Excerpts from spatial question data:
☆ ☆ ☆

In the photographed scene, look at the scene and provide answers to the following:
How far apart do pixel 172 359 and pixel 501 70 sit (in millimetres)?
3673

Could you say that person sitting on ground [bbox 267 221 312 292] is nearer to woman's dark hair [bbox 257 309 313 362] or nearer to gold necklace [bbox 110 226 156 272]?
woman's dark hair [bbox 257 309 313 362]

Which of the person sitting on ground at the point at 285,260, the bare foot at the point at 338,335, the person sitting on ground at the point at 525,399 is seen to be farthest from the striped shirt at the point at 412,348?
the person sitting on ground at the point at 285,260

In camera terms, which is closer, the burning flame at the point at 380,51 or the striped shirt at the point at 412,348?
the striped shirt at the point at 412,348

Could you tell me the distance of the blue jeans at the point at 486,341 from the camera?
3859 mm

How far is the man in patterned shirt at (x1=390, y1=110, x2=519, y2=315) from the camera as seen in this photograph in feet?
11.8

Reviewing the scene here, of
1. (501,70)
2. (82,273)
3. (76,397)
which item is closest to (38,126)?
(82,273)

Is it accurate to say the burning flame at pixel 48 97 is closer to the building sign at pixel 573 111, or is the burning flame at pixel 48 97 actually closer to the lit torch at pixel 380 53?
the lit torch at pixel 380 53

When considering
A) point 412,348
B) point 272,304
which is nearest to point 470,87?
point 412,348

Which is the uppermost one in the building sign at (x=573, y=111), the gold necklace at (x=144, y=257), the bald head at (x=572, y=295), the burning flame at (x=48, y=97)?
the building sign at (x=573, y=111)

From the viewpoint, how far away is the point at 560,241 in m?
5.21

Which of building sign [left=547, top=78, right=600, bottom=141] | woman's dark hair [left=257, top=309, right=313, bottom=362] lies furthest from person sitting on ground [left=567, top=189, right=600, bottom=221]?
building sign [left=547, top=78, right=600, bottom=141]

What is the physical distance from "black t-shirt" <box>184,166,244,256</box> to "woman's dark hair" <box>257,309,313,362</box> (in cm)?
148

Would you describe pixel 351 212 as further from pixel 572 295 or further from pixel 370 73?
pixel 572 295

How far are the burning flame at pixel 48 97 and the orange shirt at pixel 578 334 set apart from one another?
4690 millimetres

☆ ☆ ☆

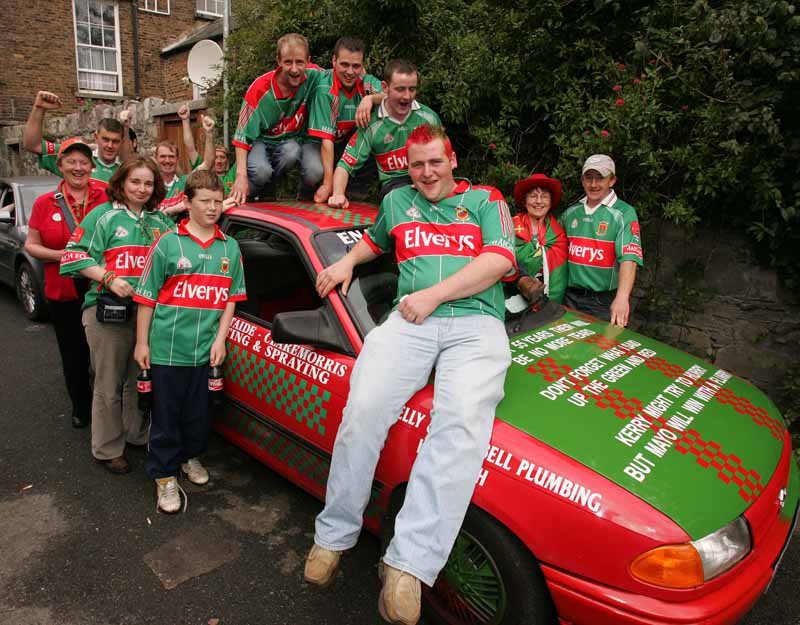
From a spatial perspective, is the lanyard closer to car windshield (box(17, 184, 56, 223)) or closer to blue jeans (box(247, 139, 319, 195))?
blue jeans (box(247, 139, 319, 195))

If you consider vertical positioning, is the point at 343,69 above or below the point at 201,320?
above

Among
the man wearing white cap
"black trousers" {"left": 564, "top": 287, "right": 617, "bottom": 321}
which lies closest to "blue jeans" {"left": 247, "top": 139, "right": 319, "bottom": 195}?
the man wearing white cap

☆ ☆ ☆

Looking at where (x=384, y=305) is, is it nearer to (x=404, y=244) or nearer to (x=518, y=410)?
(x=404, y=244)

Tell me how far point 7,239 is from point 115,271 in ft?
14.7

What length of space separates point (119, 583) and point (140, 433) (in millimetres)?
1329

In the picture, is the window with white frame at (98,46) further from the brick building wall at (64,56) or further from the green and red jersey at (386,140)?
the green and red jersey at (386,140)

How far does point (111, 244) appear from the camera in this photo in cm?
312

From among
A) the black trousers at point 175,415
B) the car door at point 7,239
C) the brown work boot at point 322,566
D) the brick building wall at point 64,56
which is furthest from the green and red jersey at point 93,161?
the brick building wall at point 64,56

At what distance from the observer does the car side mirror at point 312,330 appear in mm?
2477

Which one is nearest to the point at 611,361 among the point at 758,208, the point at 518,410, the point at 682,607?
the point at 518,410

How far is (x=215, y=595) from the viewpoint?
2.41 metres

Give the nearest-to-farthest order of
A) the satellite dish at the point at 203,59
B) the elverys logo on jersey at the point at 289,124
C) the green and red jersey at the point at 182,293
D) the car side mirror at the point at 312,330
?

☆ ☆ ☆

Which lines in the listing above contain the string "seen" with matching case? Extract each of those lines in full.

■ Correct result ■
Which of the person sitting on ground at the point at 285,260, the bare foot at the point at 338,335, the person sitting on ground at the point at 525,399 is seen to be farthest from the striped shirt at the point at 412,348?
How far is the man in patterned shirt at (x1=390, y1=110, x2=519, y2=315) from the camera as seen in this photograph in feet?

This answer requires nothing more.